Just imagine if you could enter in all of that information, but additionally sort through cars based on their value compared to the Kelley Blue Book Value, sort by Autocheck score based on the vehicle history report of each used car in your criteria range, search by country of manufacturer, figure out which cars depreciate least or most in your particular region of the country or even be notified when a vehicle that fits all of your criteria becomes available in the marketplace.  These are all tools that we’ve built or are building currently at Evenlevel. And we’ve got a ton more in the pipeline and up our sleeves that we’re working on getting out to the marketplace.  In addition to selling cars that are significantly below market prices, we think we can bring real insight to the marketplace with an enhanced suite of research and analysis tools that have yet to be developed anywhere else.  Much like the Zillow approach, we can build value and products around this knowledge and really think about swinging for the fences ourselves.

Fund Raising and Car Shopping

September 20, 2007

The Evenlevel team set out recently to raise capital so that we can properly grow our business.  To some the need for capital is obvious, to others not so much.  So why do we need more capital?  We’re ambitiously setting out to really change the way the used car industry works.  This blog’s title and the tag-line for our business is “Driving The Revolution”.  We’re talking about literally revolutionizing this industry.  In order to do that, its going to take some money to properly scale our business and to really get it off of the ground.

We want money to:

1. Advertise:  We’re creative folks and have been able to drive a lot of “free” traffic to our site, but there’s something to be said for money to drive paid traffic our way.  We need to get the word out about our great service and let people know what we do and how we do it.

2. Pay for Operational Expenses: We’ve got a great team of founders, which I’m sure would love to get even a meager salary, but more importantly we need to hire some additional sales force to help sell our cars, developers to help create all of the cool products and features we’ve thought of and have in the pipeline, and a web designer or two to put some spit and polish on our site and really make it shine.

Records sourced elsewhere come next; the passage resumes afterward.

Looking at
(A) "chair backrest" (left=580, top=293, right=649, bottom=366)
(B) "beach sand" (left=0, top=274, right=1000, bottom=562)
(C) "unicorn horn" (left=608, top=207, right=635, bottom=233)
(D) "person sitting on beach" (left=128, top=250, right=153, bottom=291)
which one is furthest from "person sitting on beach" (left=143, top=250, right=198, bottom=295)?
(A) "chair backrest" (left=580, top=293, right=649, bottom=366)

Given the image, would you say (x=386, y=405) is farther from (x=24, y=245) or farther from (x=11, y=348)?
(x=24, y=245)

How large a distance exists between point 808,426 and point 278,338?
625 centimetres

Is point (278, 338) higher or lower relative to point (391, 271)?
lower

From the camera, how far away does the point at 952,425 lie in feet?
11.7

 As I mentioned earlier, we’ve just begun to reach out to the venture capital (vc) & angel communities both locally here in Austin and throughout the country, so we’re complete newbies to the process.  All of the founders have worked at venture backed startups in the past, so we’re familiar with how interactions with vc’s work in general but we’re just getting our feet wet with telling the Evenlevel story and creating a compelling investment for an investor.  As we’ve immersed ourselves into this aspect of our business, I ran across a really great video posted on Venture Hacks last week that parallels buying a car and raising money from a vc, Venture Hacks Video.

We know we’re going to be running into a lot of skilled negotiators as we settle on terms with our eventual financing.   The tactics shown in the video are the exact same practices that we’re striving to eliminate with our business.  We pride ourselves on giving as much information as possible about each and every car we have on our site and we always display the actual auction price and our flat fee for every car on the site.  Since our fee is the same for each vehicle on our site, its in our best interest to get our customers into the best used car for them on each and every purchase so that they’re happy and will be repeat customers and send more “free” referral traffic our way.

I’ll keep everyone updated on the financing.  We’ve got a couple of networking functions the next few days that should make for some quality blog reading.